Culture classique vs. culture au sens large
Deux grandes écoles s’opposent farouchement sur la culture que l’école est censée apporter aux élèves : ceux qui ne conçoivent que la culture dite "classique", dans laquelle l’on retrouve toutes les œuvres qui ont su traverser l’épreuve du temps, et dépasser un succès ponctuel (d’ailleurs combien d’entre elles n’ont pas connu de succès du tout à l’heure de leur publication ?) et ceux qui grosso modo considèrent toute production comme œuvre potentielle et les placent au même niveau. Le manichéisme est décidément une sale manie dans l’Education nationale.
Le problème de la culture réside tant dans la qualité de l’œuvre, appréciée en fonction de critères esthétiques et normatifs, nécessairement subjectifs, que dans son implantation dans le temps. Il ne faudrait pas pour autant confondre "culture" et "chef d’œuvre". Des productions peuvent parfaitement s’accommoder de l’éphémère, sans affronter l’épreuve du temps et se révéler être d’une qualité indéniable. C’est dans cette confusion que les élitistes, qui n’apportent considération qu’aux œuvres du passé, ont la vue trouble.
Pour autant considérer tout discours de la même veine, d’un graffiti coloré et insultant vomi de manière illégale sur un mur, à la scansion d’un vers de Du Bellay est tout aussi inique. Et certains "modernes" ont eu tendance à ne plus rien voir du tout, ou pour le moins à ne plus distinguer le vrai du faux. Ces deux opposés ont laissé des stigmates dans l’Education nationale.

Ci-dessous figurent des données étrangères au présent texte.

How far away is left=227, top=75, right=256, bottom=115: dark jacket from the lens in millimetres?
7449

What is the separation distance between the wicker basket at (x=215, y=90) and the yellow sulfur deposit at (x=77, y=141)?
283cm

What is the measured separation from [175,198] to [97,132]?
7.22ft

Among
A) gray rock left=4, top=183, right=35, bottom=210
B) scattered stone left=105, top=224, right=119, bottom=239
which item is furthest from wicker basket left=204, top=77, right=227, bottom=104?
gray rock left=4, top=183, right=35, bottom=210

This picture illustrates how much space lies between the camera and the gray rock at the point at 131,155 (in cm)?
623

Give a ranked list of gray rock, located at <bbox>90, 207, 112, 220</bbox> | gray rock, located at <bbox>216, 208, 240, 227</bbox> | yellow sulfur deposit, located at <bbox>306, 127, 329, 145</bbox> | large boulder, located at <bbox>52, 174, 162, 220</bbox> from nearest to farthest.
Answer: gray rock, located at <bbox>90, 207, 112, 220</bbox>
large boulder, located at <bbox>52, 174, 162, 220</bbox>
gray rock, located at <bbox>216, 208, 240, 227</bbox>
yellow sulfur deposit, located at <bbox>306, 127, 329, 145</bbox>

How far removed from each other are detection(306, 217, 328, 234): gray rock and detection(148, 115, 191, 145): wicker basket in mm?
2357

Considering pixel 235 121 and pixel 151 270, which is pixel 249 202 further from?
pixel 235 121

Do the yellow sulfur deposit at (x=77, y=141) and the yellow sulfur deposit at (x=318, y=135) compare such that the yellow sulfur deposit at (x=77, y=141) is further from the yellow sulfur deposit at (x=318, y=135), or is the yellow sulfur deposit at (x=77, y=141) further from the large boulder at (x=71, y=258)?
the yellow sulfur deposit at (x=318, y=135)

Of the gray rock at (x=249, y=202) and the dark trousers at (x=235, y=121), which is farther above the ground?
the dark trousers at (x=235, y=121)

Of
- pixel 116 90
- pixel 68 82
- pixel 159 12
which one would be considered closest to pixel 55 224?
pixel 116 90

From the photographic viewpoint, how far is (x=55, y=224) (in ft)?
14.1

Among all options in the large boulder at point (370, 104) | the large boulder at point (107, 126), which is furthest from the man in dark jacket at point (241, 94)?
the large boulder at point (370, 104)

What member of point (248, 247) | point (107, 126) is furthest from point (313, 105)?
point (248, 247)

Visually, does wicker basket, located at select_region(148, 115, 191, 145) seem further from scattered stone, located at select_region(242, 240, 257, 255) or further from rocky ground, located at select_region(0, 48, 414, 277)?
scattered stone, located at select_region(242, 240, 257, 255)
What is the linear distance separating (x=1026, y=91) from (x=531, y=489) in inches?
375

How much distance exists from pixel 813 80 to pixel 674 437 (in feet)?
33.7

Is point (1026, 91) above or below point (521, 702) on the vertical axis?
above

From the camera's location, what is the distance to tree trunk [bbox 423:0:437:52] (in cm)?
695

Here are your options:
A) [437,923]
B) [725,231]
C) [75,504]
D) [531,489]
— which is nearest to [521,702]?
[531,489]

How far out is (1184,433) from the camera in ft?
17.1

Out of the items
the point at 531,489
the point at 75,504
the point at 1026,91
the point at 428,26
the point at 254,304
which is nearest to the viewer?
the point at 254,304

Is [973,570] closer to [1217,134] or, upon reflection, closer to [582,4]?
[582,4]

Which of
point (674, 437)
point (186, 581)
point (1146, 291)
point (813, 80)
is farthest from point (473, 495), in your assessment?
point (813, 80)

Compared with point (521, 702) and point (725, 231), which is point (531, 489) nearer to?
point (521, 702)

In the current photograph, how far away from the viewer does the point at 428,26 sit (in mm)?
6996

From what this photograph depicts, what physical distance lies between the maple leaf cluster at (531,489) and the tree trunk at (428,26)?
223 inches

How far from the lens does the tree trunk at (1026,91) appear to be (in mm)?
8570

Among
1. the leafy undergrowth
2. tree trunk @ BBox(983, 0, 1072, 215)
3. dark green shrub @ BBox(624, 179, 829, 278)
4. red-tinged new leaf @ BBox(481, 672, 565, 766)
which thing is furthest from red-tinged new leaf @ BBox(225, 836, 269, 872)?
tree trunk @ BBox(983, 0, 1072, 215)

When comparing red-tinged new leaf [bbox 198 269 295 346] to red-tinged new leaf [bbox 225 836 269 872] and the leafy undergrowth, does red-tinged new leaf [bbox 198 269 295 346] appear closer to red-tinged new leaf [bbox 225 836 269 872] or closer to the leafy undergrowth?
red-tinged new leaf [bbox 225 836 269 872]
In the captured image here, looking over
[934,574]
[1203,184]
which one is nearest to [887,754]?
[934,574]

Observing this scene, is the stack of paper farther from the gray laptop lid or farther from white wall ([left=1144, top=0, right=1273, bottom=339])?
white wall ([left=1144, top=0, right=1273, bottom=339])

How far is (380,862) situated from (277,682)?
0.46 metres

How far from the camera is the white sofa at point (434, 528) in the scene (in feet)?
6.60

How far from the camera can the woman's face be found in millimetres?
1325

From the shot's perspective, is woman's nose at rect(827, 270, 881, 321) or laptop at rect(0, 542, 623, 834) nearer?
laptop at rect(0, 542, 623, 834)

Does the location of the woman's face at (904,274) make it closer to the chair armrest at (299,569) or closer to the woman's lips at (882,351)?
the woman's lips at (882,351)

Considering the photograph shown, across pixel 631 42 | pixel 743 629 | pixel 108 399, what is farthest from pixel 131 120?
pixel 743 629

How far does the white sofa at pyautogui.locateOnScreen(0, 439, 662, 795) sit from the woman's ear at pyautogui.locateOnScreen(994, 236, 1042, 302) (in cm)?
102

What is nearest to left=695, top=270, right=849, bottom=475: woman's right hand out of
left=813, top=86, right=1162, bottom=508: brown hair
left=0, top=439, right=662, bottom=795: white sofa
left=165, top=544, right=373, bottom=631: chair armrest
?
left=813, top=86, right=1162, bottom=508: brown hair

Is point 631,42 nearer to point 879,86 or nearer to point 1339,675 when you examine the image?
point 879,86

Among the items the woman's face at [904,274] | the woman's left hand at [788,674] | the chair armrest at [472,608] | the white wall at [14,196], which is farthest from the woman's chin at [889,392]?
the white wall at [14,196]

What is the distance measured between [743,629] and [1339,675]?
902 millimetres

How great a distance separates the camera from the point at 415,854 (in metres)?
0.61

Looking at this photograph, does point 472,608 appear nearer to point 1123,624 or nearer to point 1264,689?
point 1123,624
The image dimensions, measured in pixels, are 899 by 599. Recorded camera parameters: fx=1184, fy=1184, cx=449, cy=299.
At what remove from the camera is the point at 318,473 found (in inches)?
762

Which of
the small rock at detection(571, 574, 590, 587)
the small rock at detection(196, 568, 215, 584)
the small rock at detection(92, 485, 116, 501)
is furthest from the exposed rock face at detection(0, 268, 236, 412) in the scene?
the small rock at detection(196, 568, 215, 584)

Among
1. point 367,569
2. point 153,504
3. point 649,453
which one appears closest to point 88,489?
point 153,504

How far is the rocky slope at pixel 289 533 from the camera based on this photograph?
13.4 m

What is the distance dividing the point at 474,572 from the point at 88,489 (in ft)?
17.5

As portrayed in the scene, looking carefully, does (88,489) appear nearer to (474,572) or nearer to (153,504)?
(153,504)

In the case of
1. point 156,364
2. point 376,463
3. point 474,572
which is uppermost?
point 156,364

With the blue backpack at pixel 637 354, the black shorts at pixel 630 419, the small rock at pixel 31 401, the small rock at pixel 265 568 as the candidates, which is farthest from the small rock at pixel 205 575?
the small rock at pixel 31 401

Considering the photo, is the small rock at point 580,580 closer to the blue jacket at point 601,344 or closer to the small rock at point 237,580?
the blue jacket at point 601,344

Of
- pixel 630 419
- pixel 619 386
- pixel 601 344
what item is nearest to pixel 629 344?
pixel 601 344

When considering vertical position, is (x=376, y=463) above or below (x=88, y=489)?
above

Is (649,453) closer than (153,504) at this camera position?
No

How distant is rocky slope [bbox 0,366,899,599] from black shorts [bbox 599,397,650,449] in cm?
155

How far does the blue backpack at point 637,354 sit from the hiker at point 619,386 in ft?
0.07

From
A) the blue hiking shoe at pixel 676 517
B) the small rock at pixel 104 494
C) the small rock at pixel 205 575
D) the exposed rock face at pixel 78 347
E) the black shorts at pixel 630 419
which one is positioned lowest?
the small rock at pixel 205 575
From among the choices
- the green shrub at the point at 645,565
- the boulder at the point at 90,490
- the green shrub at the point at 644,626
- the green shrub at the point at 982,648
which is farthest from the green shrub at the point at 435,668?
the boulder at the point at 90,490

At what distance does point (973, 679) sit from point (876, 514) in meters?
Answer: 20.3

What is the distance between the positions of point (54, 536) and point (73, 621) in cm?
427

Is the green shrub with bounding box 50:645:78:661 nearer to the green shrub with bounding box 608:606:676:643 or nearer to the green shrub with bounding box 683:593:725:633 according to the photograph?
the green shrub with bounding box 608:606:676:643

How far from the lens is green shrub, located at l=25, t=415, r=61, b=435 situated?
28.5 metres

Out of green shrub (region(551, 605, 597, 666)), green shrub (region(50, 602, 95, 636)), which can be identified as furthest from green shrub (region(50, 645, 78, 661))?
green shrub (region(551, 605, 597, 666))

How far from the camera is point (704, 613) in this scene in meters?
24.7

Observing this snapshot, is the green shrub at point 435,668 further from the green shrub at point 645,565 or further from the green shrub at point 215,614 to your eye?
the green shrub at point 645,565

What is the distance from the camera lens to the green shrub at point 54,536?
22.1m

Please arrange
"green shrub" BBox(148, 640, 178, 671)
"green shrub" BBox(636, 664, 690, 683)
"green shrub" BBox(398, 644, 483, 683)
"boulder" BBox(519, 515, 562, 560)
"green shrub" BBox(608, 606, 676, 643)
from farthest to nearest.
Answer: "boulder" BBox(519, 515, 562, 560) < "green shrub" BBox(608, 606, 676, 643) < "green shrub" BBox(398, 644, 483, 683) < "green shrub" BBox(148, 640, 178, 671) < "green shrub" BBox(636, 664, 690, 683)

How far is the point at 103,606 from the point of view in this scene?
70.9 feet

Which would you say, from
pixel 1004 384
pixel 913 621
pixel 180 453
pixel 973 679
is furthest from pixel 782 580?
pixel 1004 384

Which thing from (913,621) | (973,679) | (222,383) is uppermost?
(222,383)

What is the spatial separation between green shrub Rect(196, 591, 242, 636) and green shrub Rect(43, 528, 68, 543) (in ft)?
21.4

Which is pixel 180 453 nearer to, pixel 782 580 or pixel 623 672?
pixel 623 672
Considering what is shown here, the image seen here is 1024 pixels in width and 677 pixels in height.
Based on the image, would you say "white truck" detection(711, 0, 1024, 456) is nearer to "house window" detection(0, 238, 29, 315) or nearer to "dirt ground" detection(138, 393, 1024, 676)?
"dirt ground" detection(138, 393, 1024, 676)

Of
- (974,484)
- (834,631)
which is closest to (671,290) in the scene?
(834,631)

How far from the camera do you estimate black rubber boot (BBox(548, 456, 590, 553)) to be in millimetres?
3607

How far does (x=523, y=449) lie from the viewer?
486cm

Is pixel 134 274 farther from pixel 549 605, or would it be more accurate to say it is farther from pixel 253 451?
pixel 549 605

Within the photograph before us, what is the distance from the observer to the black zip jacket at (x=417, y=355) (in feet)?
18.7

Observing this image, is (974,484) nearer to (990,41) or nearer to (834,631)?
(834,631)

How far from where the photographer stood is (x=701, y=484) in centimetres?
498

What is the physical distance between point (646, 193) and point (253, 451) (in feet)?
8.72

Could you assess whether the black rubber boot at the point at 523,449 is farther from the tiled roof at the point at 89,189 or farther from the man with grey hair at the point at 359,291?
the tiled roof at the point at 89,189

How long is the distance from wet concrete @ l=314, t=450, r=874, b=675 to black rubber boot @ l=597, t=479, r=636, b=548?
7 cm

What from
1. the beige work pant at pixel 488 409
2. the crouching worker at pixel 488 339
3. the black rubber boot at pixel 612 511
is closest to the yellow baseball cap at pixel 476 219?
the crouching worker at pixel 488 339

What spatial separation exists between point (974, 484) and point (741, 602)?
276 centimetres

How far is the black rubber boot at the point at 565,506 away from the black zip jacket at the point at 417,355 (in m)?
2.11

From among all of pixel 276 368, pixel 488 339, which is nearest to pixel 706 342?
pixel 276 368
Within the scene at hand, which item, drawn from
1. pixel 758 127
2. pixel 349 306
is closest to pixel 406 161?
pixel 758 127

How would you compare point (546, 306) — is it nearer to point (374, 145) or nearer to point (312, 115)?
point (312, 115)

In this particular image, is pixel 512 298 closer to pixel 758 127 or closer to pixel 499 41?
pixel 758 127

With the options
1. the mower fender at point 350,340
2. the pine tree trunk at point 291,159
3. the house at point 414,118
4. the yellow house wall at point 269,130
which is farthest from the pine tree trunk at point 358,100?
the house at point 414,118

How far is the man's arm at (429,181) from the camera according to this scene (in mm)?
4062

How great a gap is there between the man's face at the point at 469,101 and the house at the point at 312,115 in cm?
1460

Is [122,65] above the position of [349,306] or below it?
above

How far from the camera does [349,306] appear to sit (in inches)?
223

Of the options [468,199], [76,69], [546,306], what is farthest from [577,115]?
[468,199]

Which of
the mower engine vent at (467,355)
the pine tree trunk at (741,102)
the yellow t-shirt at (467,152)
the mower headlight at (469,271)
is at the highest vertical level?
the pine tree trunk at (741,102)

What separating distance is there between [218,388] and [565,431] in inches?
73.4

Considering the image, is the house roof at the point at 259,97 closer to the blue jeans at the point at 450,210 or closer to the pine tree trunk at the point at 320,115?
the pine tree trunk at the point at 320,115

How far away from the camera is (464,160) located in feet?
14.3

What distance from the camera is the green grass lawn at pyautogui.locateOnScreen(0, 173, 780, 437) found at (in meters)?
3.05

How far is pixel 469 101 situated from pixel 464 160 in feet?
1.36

Une promotion des artistes régionaux
Et comme souvent, la vérité se dessine entre les deux. Concernant les œuvres du passé, elles ne peuvent décemment devenir l’exclusif de la culture mais elles ne peuvent disparaître comme par magie. On ne fait pas table rase du passé comme s’il ne s’était rien passé. Malheureusement, les dispositifs mis à disposition dans les collèges et lycées notamment par la Drac (Direction régionale des affaires culturelles) ont tendance à ne privilégier que les œuvres et les artistes contemporains, officiellement pour réconcilier culture et éducation, officieusement pour promouvoir les artistes régionaux qui sans ces aides ne pourraient pas vivre de leur art. Je me suis vu proposer ainsi un projet théâtral dans lequel il m’était pour ainsi dire défendu d'intégrer des morceaux classiques. Seuls étaient autorisés les artistes subventionnés par la Drac… L’élitisme n’est pas toujours là où on l’imagine…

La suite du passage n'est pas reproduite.